Voici deux plans de "maîs rouge" déracinés dans un champ au hasard dans la campagne Trégoroise.

Coordination des apiculteurs pétition de l'UNAF

Petition en ligne et en téléchargement


sur le site d'Univers Nature

Elles meurent par centaines, près de chez nous ...

 champs traités et maison de Mme Muller a droite


Et pendant ce temps là,
la pub pour le Gaucho continue dans
le "paysan Breton"
d'avril 2004 :










Perquisition positive au ministere de l'agriculture:

Suite aux plaintes des apiculteurs contre l'insecticide Le Regent qui décime les abeilles, la justice a perquisitionné le ministere et a trouve un avis de la Commission d'étude de la toxicité, chargée des produits phytosanitaires avant leur mise sur le marché. Cet avis, daté de juin 1993, est opposé à l'utilisation de l'insecticide Régent sur les graines de maïs destinées à l'ensilage ...

Voici l'article publié dans Ouest France le 2/9/03:
Les mais issus de plants traités au fipronil, matière active de l'insecticide Régent, ne devraient pas être utilisés dans l'ensilage destiné à nourrir les vaches laitières, selon les experts de la Commission d'études de la toxicité des produits phytosanitaires. Des
résidus pourraient se fixer sur les graisses du lait .

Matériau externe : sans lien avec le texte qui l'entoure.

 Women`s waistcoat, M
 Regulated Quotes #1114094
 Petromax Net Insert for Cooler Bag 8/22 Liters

Le Régent, insecticide qui sert à protéger un grand nombre de cultures (mais, tournesol, céréales, betterave...)fait à nouveau parler de lui.
Au printemps déjà, le ministère a reconnu que le fipronil, matière active du Régent, était responsable des mortalités anormales d'abeilles survenues dans le Sud-Ouest, en mars. Peu de temps après, la justice s'interrogeait sur la situation juridique de ce produit phytopharmacetique qui dispose d'une Autorisation provisoire de vente
(APV) et non d'une Autorisation de mise sur le marché (AMM) - plus difficile à obtenir- comme l'exige la règlementation.

Classé «Toxique + »

Ces derniers jours, plusieurs parties civiles dans les instructions en cours (pour éterminer les causes des surmortalités d'abeilles) ont annoncé une nouvelle découverte surprenante. Parmi des documents saisis par la justice au ministère de l'Agriculture figure un avis de la Commission d'étude de la toxicité, chargée des produits phytosanitaires avant leur mise sur le marché. Cet avis, daté de juin 1993, est opposé à l'utilisation de l'insecticide Régent sur les graines de maïs destinées à l'ensilage.

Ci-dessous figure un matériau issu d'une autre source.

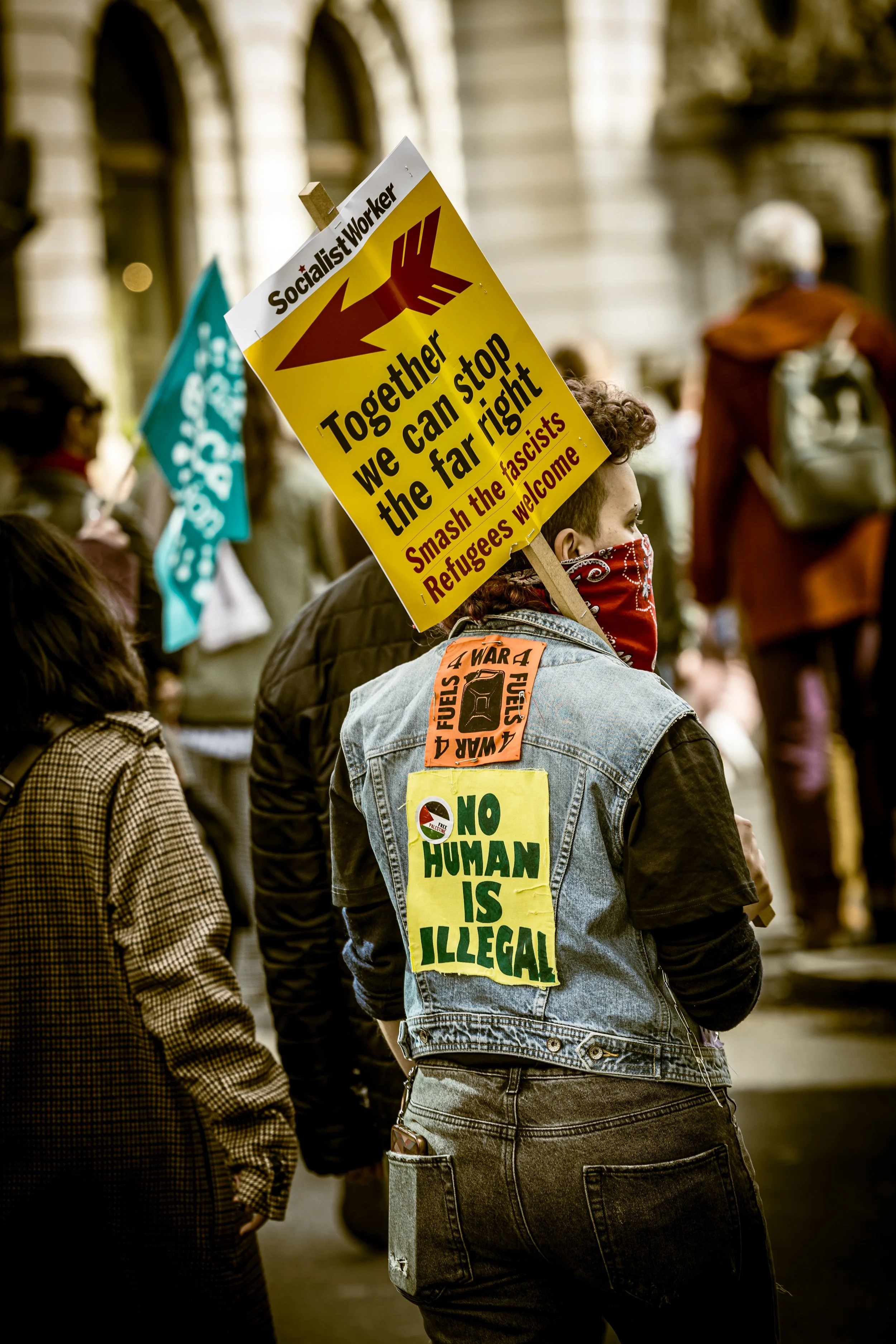 260328_RichardBayfield_Stop The Hate March-36.jpg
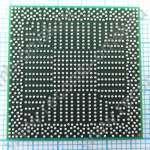 SLGZL BD82H57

Il faut savoir que le fipronil, appliqué par enrobage des graines de maïs à semer, se diffuse dans toute la plante. Des résidus de la matière active ont été détectés dans la tige et les feuilles qui sont utilisées avec les graines pour l'ensilage. Problème: le fipronil présenterait "une affinité pour la matière grasse", selon la Commission d'études. Il faut comprendre qu'il peut se fixer sur les graisses du lait. Or, le maïs ensilé est la base de l'alimentation des vaches laitières, surtout en élevage hors sol et de ce fait, le risque d'une contamination du lait est jugé sérieux.

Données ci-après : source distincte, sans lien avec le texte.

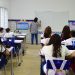 Prefeitura divulga resultado final de Processo Seletivo da Educação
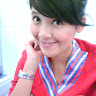 (Kategori: ) berada di . Dikirim oleh masayuraha36504 (ID iklan 1341963889, Gambar 1). Deskripsi: .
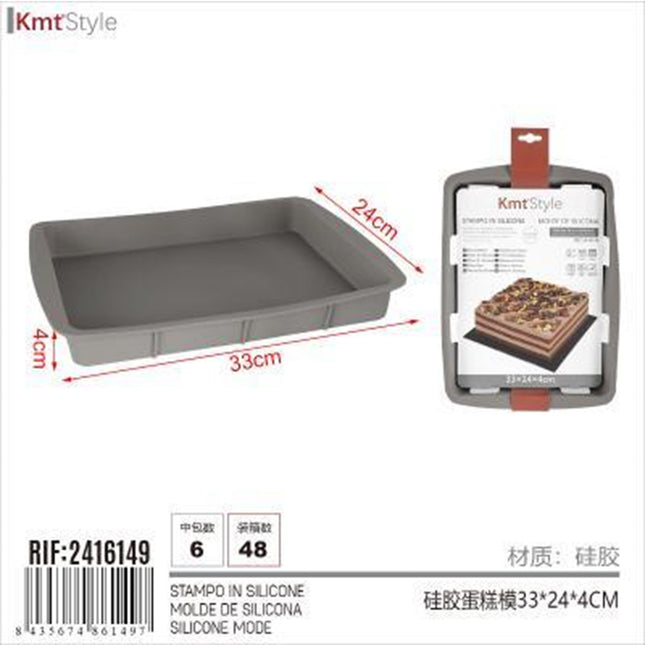 מצב סיליקון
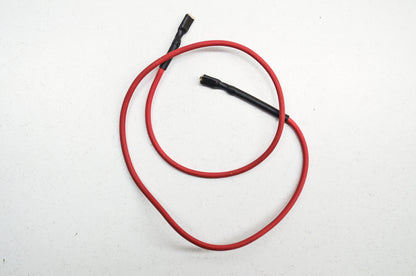 New OEM Husqvarna Wire 181 281 288 NOS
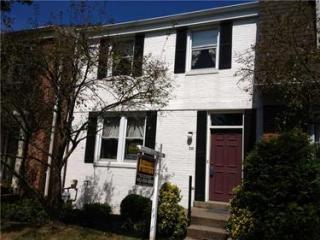 10 Raleigh Pl, Pittsburgh, PA 15239-2512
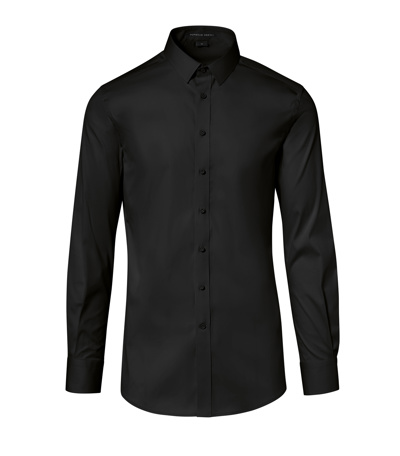 Front view of product with ean 4046901690625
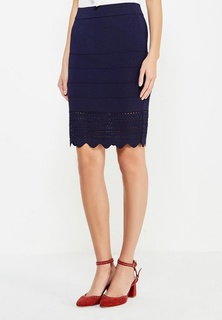 Юбка Ted Baker London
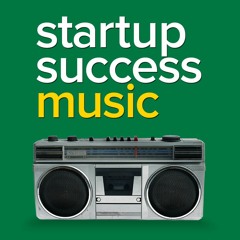 Startup Success Music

La Commission évoque "un risque de transfert dans le lait", comme le révèle la Confédération Paysanne (une des parties civiles) dans un courrier daté du 13 août, adressé aux trois ministères concernés - Agriculture, Santé et Écologie - pour demander le retrait du marché de ce produit.

Un avis négatif sans doute justifié par la toxicité du fipronil classé Toxique + . C'est un neurotoxique très puissant, actif à des doses extrêmement faibles, comme l'ont démontré des études réalisées sur les abeilles, mais également sur les organismes aquatiques et les rongeurs.

Maigre ces craintes, le Comité d'homologation des produits phytosanitaires du ministère de l'Agriculture a donné son accord, fin 1995, pour un emploi tous usages du Régent sur mais. Interrogé sur les raisons qui ont justifié cet accord, le ministère n'avait pas apporté de réponse le 29 au soir.

Difficile de savoir, aujourd'hui; si les craintes de la Commission étaient ou non fondées, car le fipronil ne fait pas partie des contaminants recherchés dans le lait, selon la Direction générale de l'alimentation.